Please see the Hadoop 2.2.0 Release Notes for details."

Also as per the official email to the community, users are encouraged to move forward to the 2.x branch which is more stable & backward compatible.

Monday, September 17, 2012

Workaround for Copy Command from WebHDFS

At the moment the WebHDFS api doesn't offer the Copy command. As a result, the client ends up having to download the file to the local disk and re-upload the files via the Create command. Since this ends up being a lot of round trips all the way to the client (typically a non Java based client) the following workaround can be set up to partly alleviates the problem.

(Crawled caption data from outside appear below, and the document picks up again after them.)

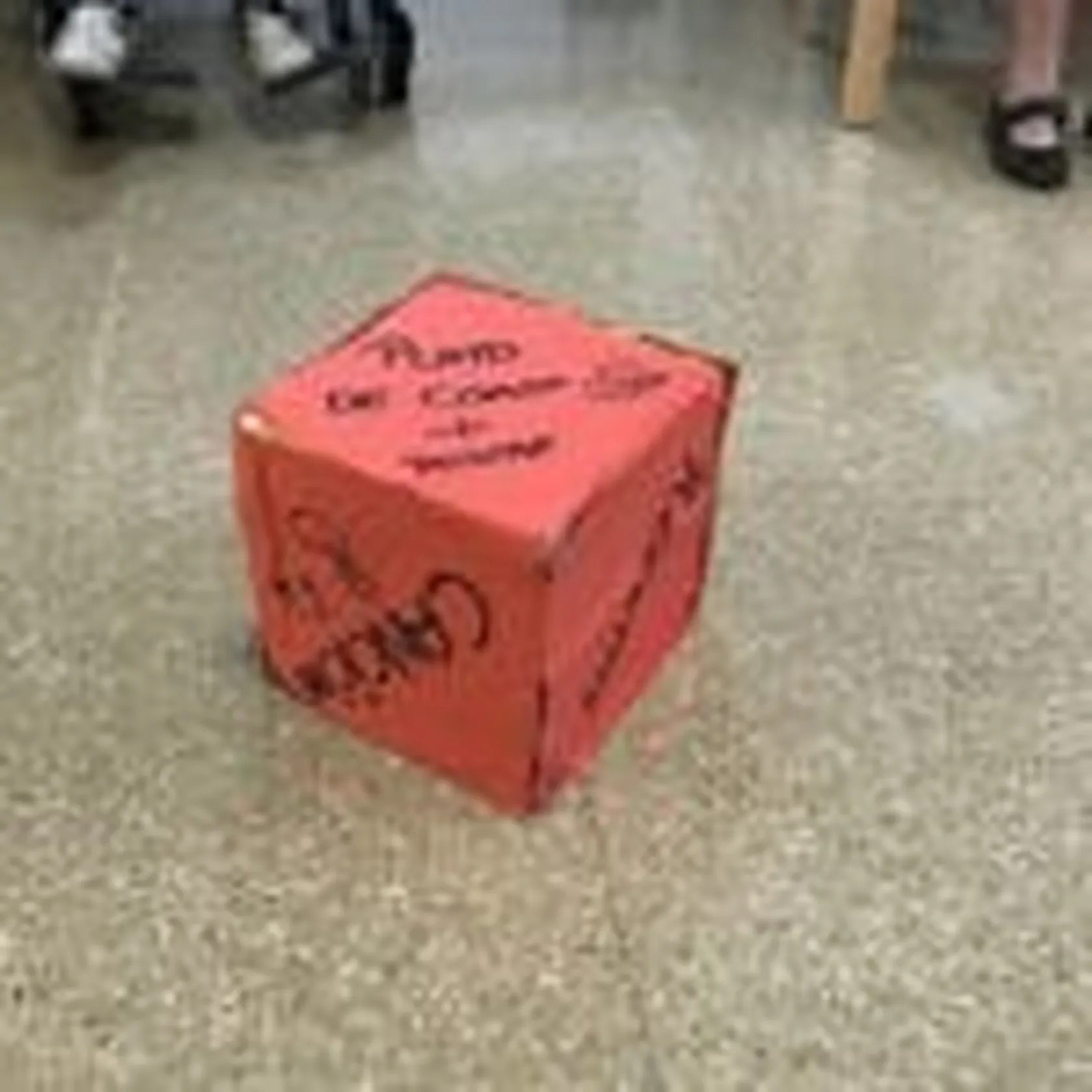 cubo-2-150x150.jpg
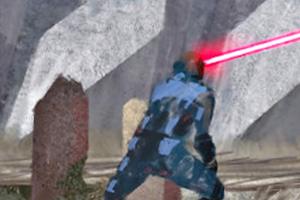 《X战警：天启》镭射眼暴风女自相残杀？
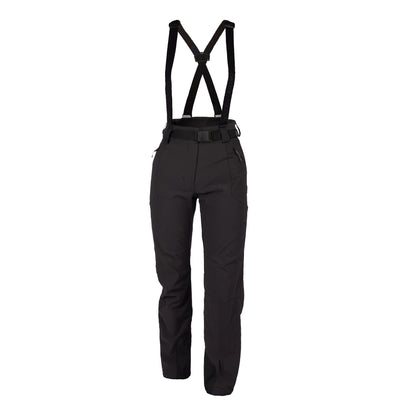 Xen Women's Softshell Pant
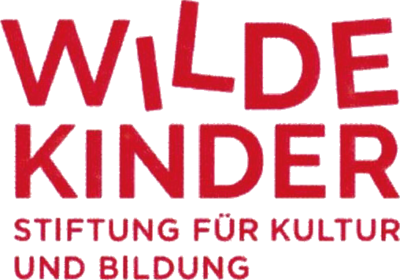 Wilde Kinder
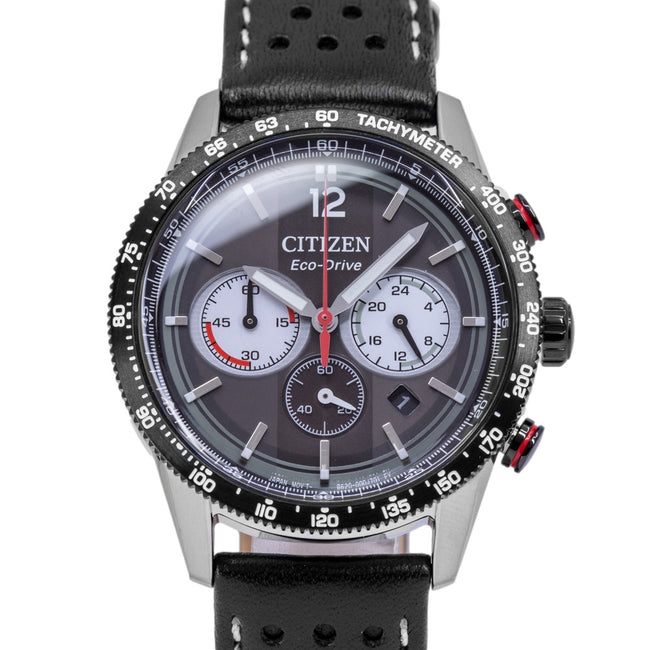 Citizen CA4717-06E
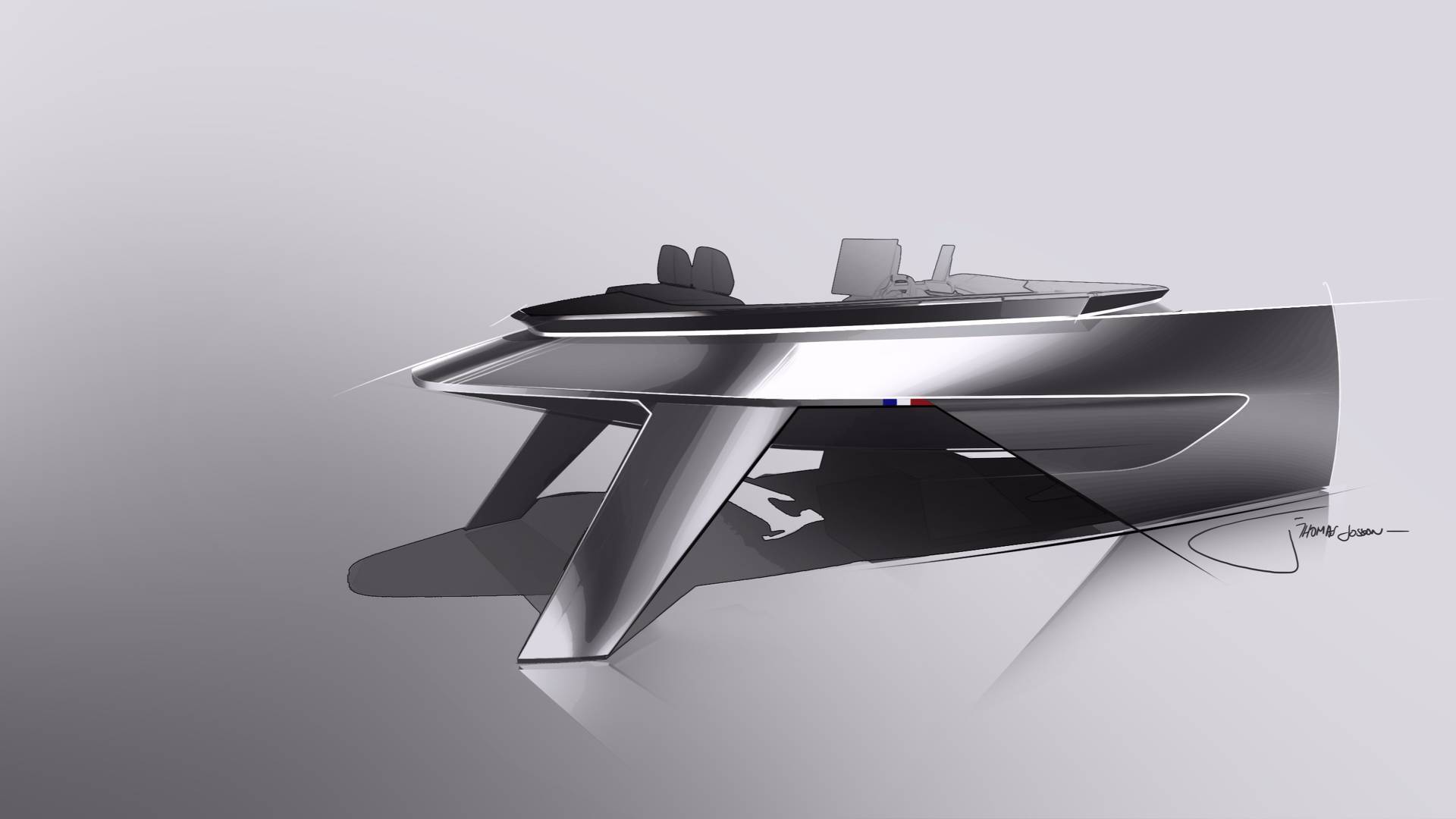 peugeot-sea-drive-concept 4.pg - Copy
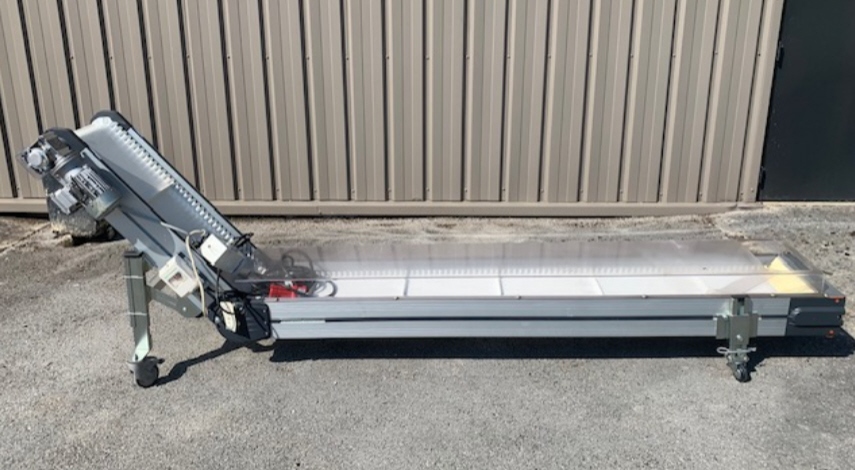 TAPIS BMS FRANCE XRCP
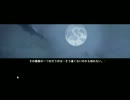 観音が「ナルキッソス2nd」を実況！～part22～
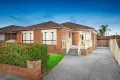 Property photo of 31 Childs Road Lalor VIC 3075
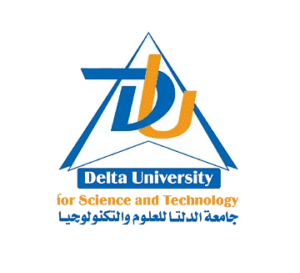 Delta University for Science and Technology Faculty of Medicine Belqas - Worldwide Colleges Delta University for Science and Technology Faculty of Medicine Belqas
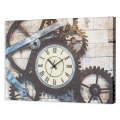 MEKANISK klocka G2488 PINTDECOR
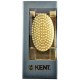 Щетка Для Волос Kent Mc 4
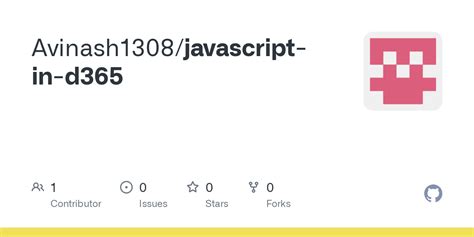Image result for Debugging JavaScript in D365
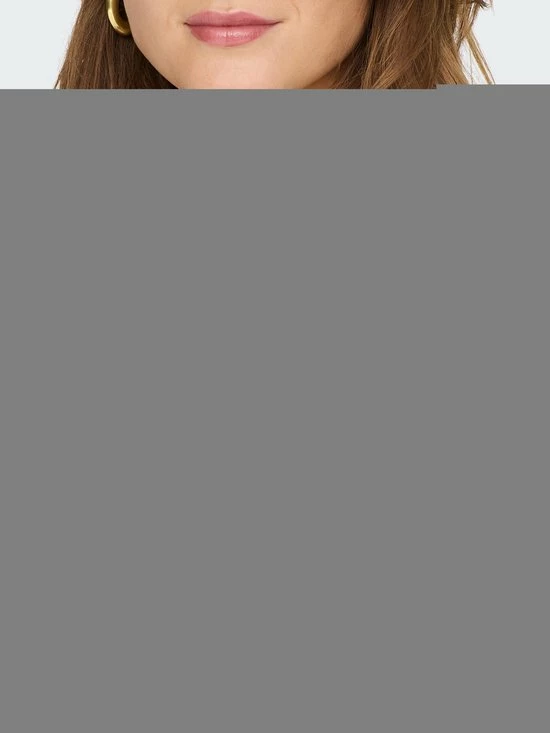 Only Blouse Onlditsy L/s Blouse Wvn Noos 15229700 Balsam Green/fall Ditsy Dames Maat - L 8 Only Blouse Onlditsy L/s Blouse Wvn Noos 15229700 Balsam Green/fall Ditsy Dames Maat - L - Afbeelding 6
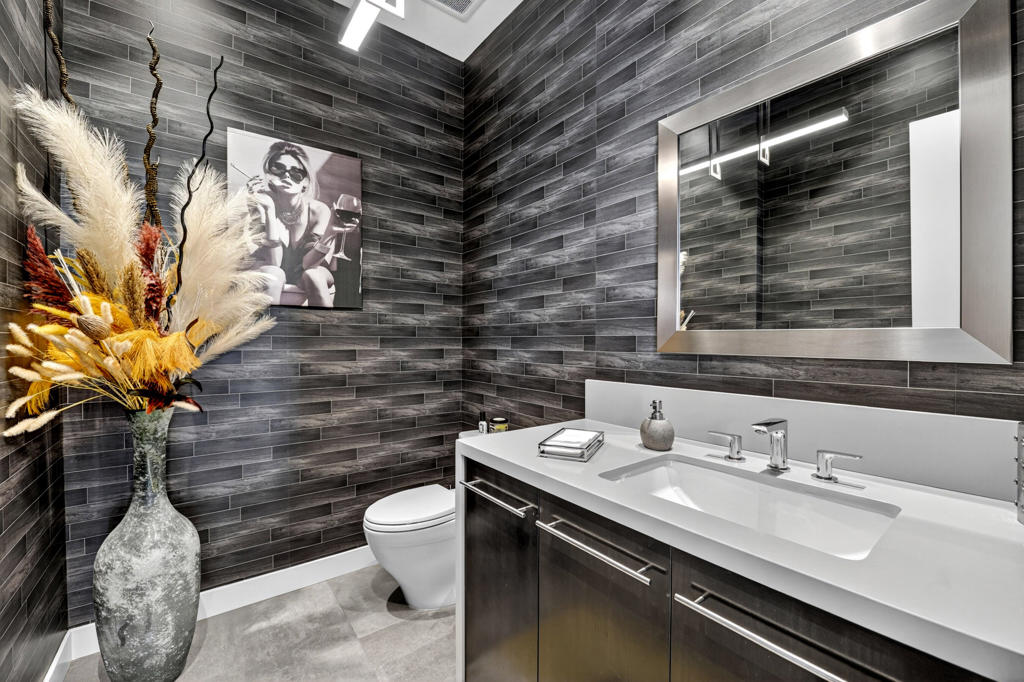 Ironwood Country Club - Residential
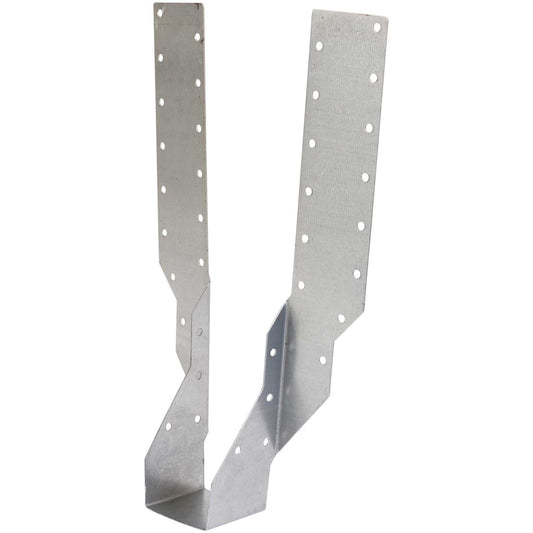 No.281 47mm Quickfix Joist Hangers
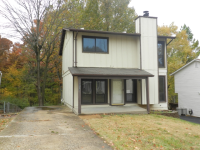 7041 Randolph Drive, Barnhart, MO 63012 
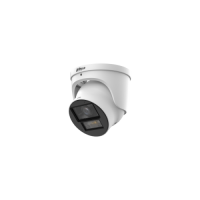 Купить DH-IPC-HDW5459HP-ASE-PV-0360B-PRO в Москве с доставкой по всей России
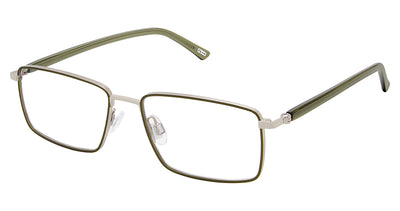 Kliik:denmark K-786 Eyeglasses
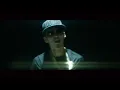 ILLIONAIRE RECORDS - 연결고리 (YGGR) [M/V]
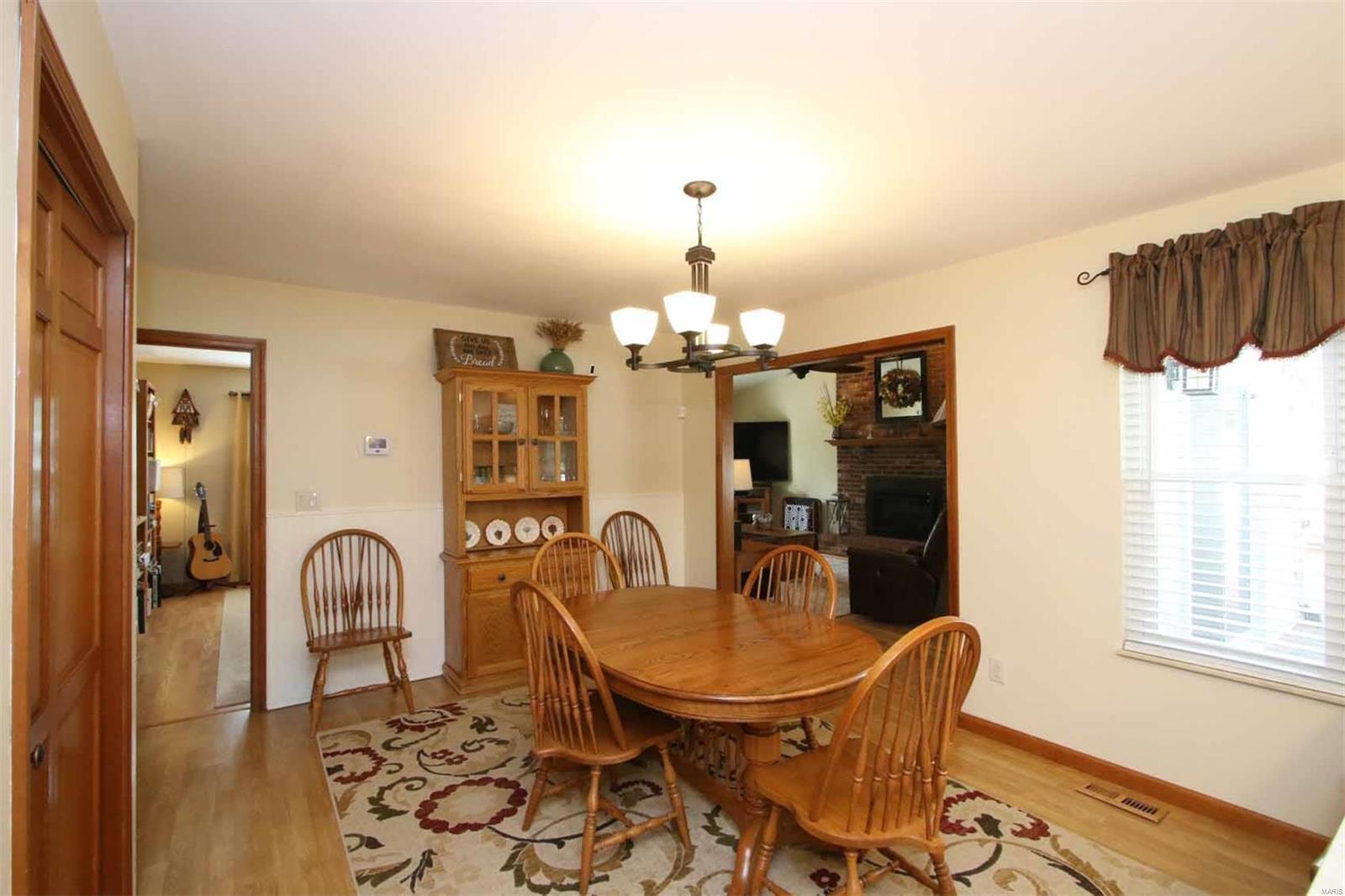 1205 Applewhite Road O'Fallon, IL 62269 - Photo 11 of 41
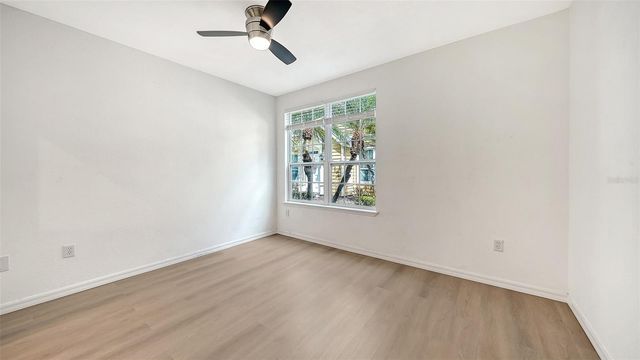 5561 ROSEHILL ROAD 104, Sarasota, FL 34233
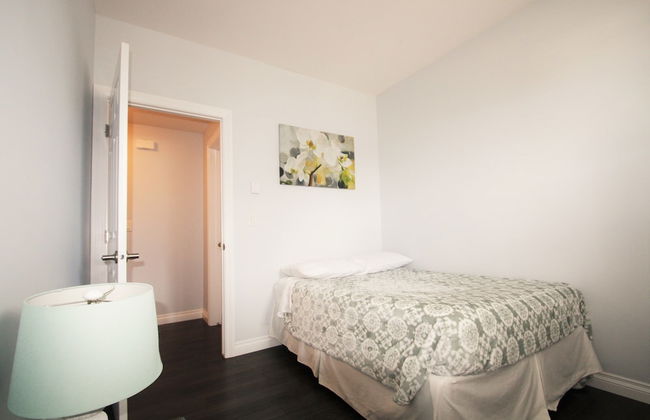 Elegant Suite - Foto 3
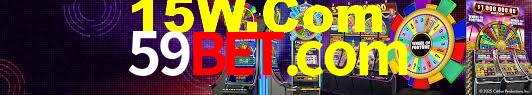 Tennis Betting 59bet.com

Set up a HDFS Webdav server on one of the DN or NN boxes. Issue the Copy command to the Webdav server via a REST call. Free up the client application, while letting the Webdav server with much better connectivity & proximity to the HDFS complete the Copy command request.

Friday, August 10, 2012

REST based integration with HDFS via WebHDFS

WebHDFS offers a set of perfectly good REST api's for any application to integrate with the HDFS. This can be particularly advantageous for applications written in languages other than Java such as Rails, Dot Net and so on.

Within our lan with commodity desktop class boxes with 2.5 Ghz processors, 8 G Ram set up, and a replication factor of 2, we found about read/ write speeds of about 27 Mbps via WebHDFS. This was only a shade slower than the 30 Mbps that we were getting via raw file transfers between the same Data Nodes (DN).

Another observation was that our best transfer rates were achieved by setting the buffer size to 22K. We played around with several other buffer size values, but found 22K to be the magic number. Hoping to find some logical explanation for this observation.